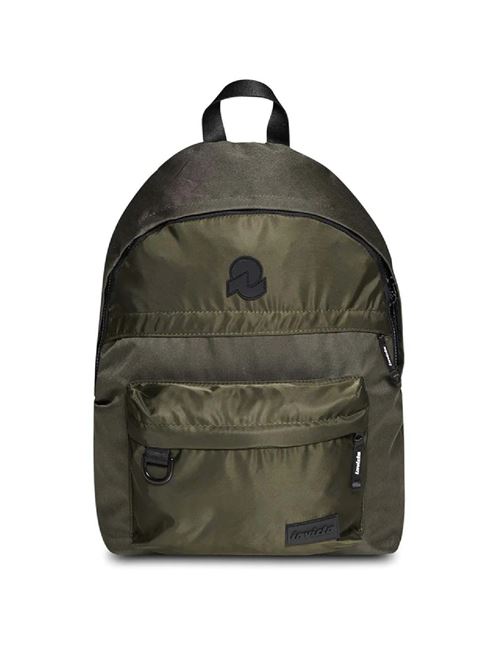  INVICTA | AMERICAN B.PACK666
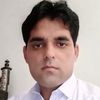 tariqaziz359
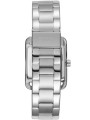 dk1l001m0035-back.jpg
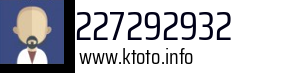 227292932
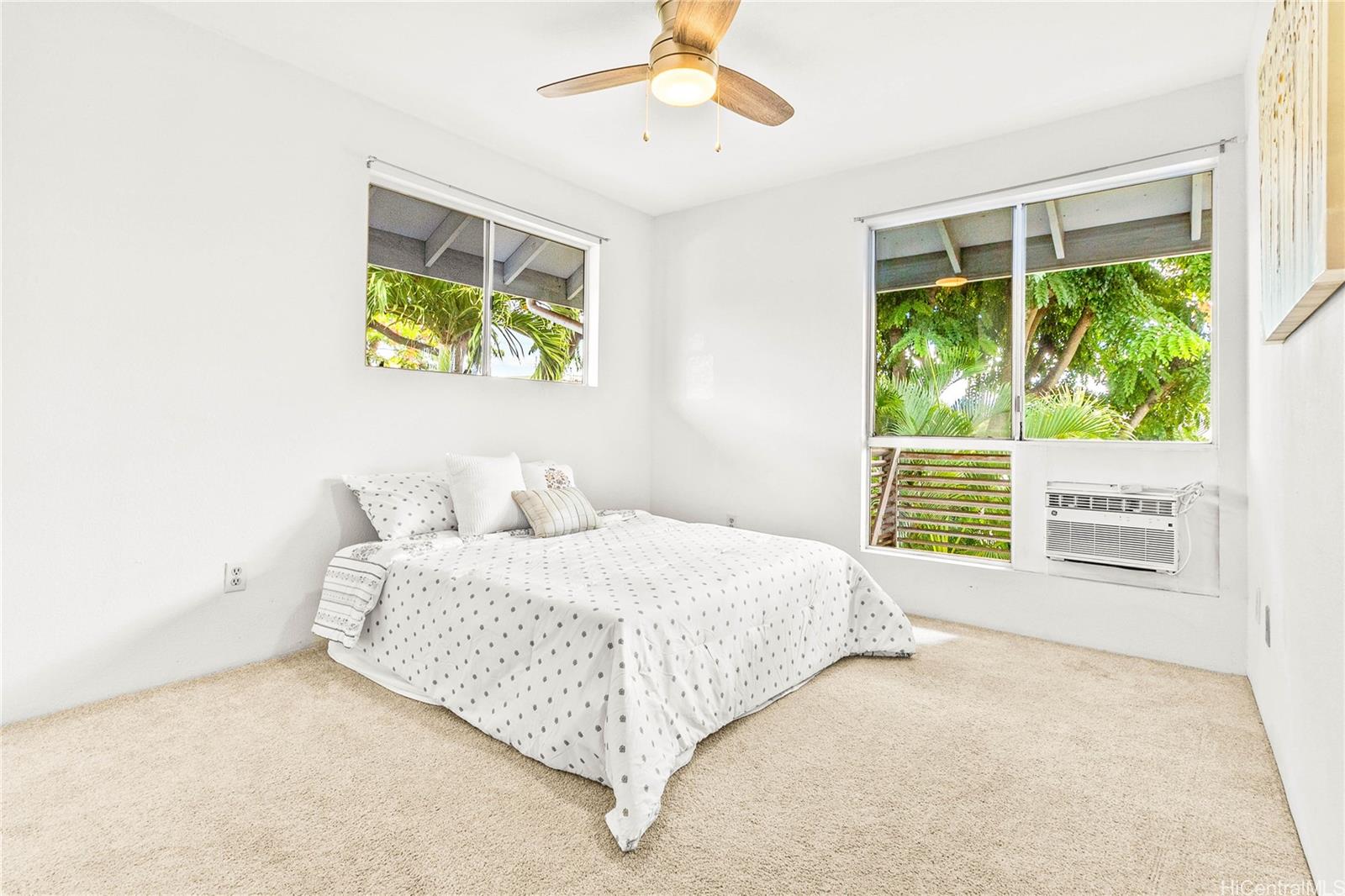 Parkview At Waikele condo # F201, Waipahu, Hawaii - photo 15 of 23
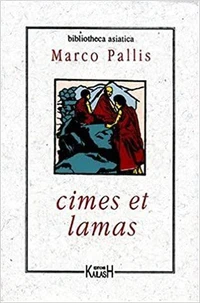 Cimes Et Lama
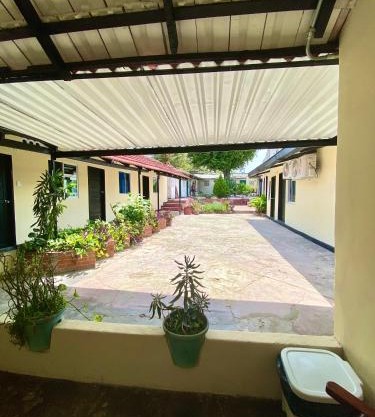 La Casona 42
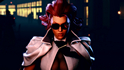 Pantallazo C. Viper Street Fighter 6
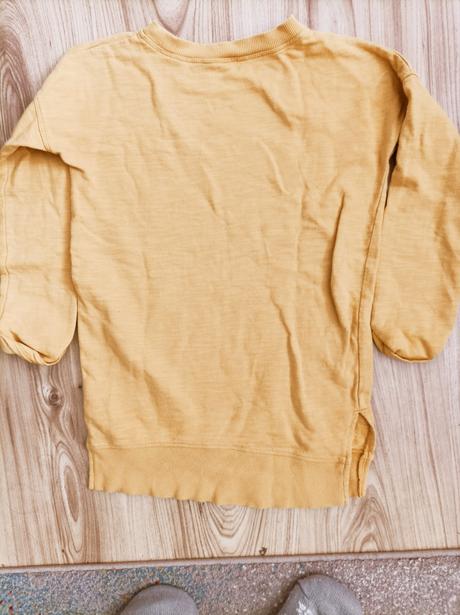 Cica mica zn.george, george,128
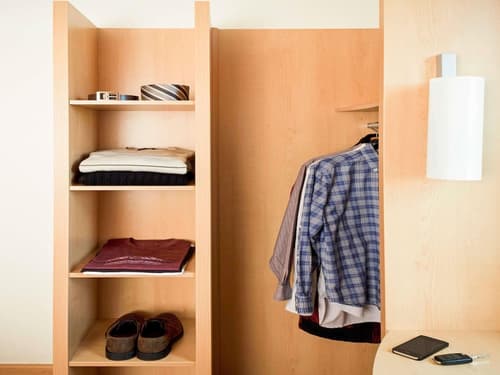 ibis Barcelona Santa Coloma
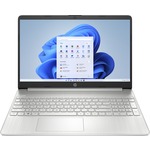 HP Pavilion 15-eg2370nd -15 inch Laptop
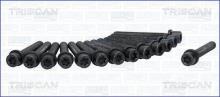 Triscan A/S 98-5015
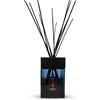 "PRESTIGE" Profumo per ambiente - Terrae, 2,5LT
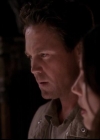 Charmed-Online_dot_net-7x03CheaperByTheCoven1716.jpg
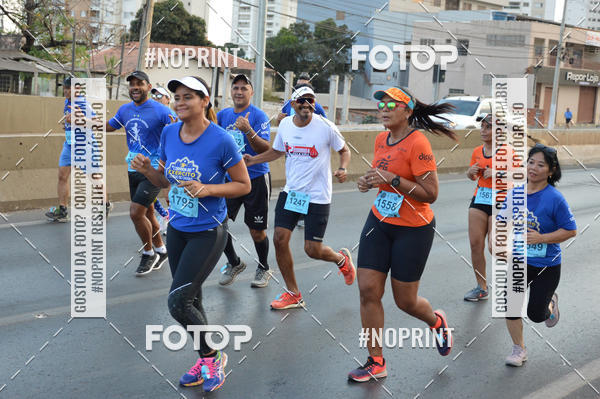 Buy your photos of the event5 CORRIDA DO EXRCITO DUQUE DE CAXIAS CUIAB MT on Fotop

> **Work order**: Copy every line of the material above word for word, keeping only the text and leaving out the pictures.

> **Exercise answer**:
  INVICTA | AMERICAN B.PACK666
 tariqaziz359
 dk1l001m0035-back.jpg
 227292932
 Parkview At Waikele condo # F201, Waipahu, Hawaii - photo 15 of 23
 Cimes Et Lama
 La Casona 42
 Pantallazo C. Viper Street Fighter 6
 Cica mica zn.george, george,128
 ibis Barcelona Santa Coloma
 HP Pavilion 15-eg2370nd -15 inch Laptop
 Triscan A/S 98-5015
 "PRESTIGE" Profumo per ambiente - Terrae, 2,5LT
 Charmed-Online_dot_net-7x03CheaperByTheCoven1716.jpg
 Buy your photos of the event5 CORRIDA DO EXRCITO DUQUE DE CAXIAS CUIAB MT on Fotop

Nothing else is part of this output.